Similarly, in the study [14], authors employed an Arabic BERT model trained from scratch and made publicly available for usage. Arabic BERT was a collection of BERT language models of four models of varying sizes taught via masked language modeling. They used the same data to train models with large, base, medium, and minimum sizes for 4M stages, shown in Table 1. Similar studies have been proposed in [15-17], where the authors investigated the effects of COVID-19 over the mental health using Arabic Tweets analysis in particular.

Table 1. Arabic BERT models

 

Arabic BERT-Medium

Arabic BERT-Base

Arabic BERT-Large

Arabic BERT-Mini

Hidden layers

8

12

 24

4

Attention heads

8

12

 16

4

Hidden size

512

768

 1024

256

Parameters

42M

110M

 340M

11M

3. Literature Review

This section contains a comprehensive review of literature in Arabic tweets analysis using various techniques.

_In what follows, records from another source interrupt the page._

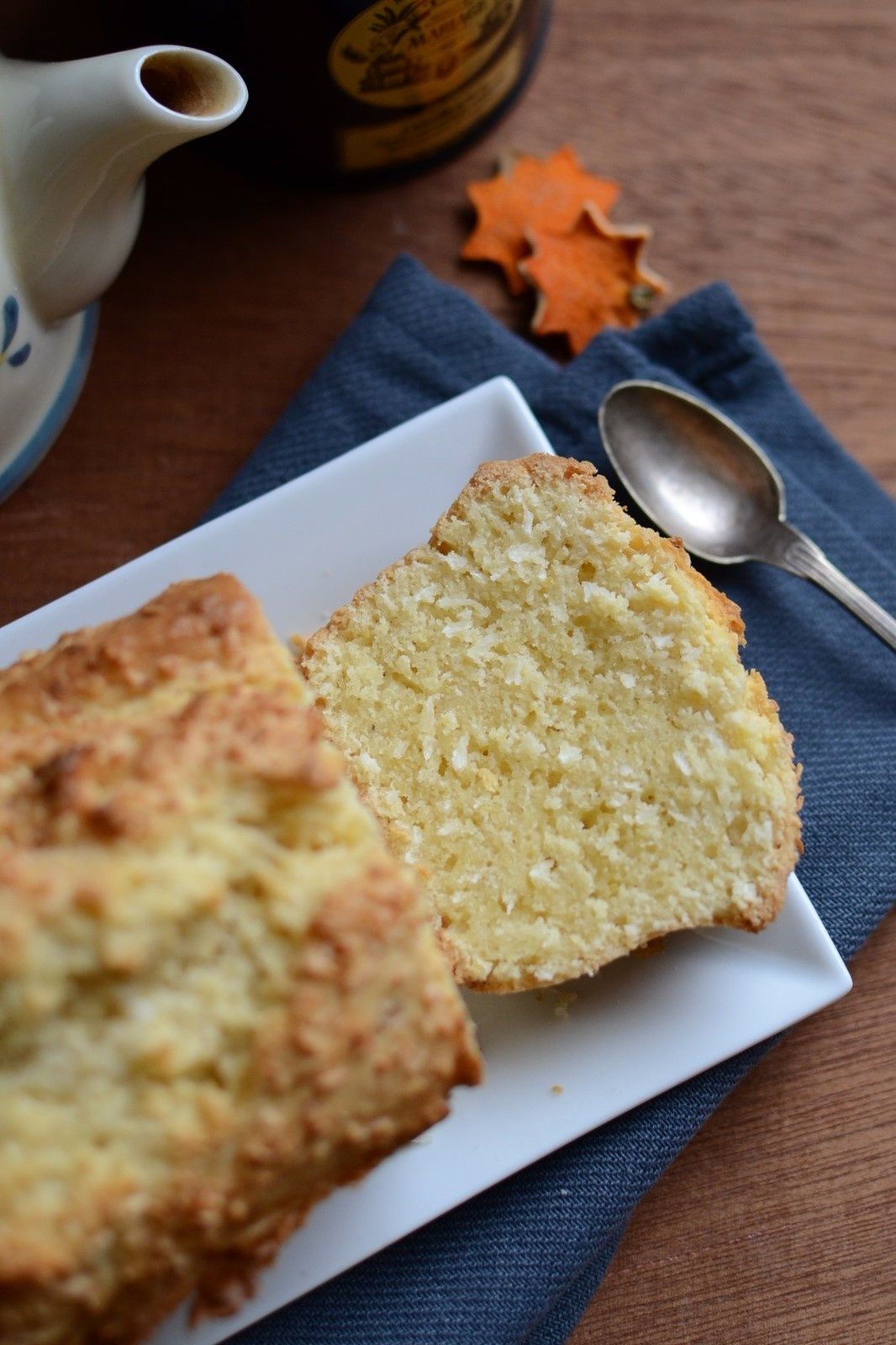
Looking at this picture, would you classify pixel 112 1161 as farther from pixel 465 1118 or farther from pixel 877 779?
pixel 877 779

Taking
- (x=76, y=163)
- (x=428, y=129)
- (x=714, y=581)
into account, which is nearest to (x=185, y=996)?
(x=76, y=163)

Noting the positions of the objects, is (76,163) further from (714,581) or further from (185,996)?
(714,581)

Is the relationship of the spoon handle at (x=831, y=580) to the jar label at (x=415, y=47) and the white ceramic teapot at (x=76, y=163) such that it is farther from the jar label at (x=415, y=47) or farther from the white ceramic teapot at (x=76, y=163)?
the white ceramic teapot at (x=76, y=163)

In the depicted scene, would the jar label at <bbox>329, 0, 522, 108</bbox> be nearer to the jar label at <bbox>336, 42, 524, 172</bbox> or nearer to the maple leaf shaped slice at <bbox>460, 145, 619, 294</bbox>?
the jar label at <bbox>336, 42, 524, 172</bbox>

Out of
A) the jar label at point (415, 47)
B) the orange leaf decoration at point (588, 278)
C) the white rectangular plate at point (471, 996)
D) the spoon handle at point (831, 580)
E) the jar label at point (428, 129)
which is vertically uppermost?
the jar label at point (415, 47)

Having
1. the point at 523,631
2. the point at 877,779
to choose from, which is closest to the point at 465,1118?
the point at 523,631

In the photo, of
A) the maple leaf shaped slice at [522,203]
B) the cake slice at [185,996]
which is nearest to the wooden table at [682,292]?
the maple leaf shaped slice at [522,203]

3.1 LSTM and CNN based approaches

Deep learning has achieved significant progress in sentiment analysis but still requires improvements in the Arabic language's failed accuracy, which imposes multiple challenges due to its complicated structure and accents. As a result, this paper proposed deep learning modules that were not applied to Arabic data before. They used a collaborative model, merging Long Short-Term Memory (LSTM) and Convolutional Neural Network (CNN) models on the Arabic tweets. Combining CNN and LSTM in one model will forecast the sentiment of the tweets. The model counts on a pre-trained word vector representation, one of the most common new Natural Language Processing. It is necessary to state that word embedding affords an effective resolution for many NLP problems. This tool aims to make it possible to manipulate linguistic terms using machine learning algorithms. First, they used the LSTM model alone, and they recorded the best results shown in Figure 1 below. Then they used the CNN model alone, and they recorded the best results shown in Figure 2 below. Finally, they established an ensemble model out of the best results of the CNN and the LSTM models [18].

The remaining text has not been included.